EXERCISE GOAL = Set down exactly the stretch of lines below that opens at the line containing "class: Mammalia" and continues through the last line of the entries, and nothing else.

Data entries
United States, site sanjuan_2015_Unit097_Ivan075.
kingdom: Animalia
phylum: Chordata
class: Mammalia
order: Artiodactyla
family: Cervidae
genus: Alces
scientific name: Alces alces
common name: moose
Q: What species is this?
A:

EXERCISE RESPONSE =
class: Mammalia
order: Artiodactyla
family: Cervidae
genus: Alces
scientific name: Alces alces
common name: moose
Q: What species is this?
A:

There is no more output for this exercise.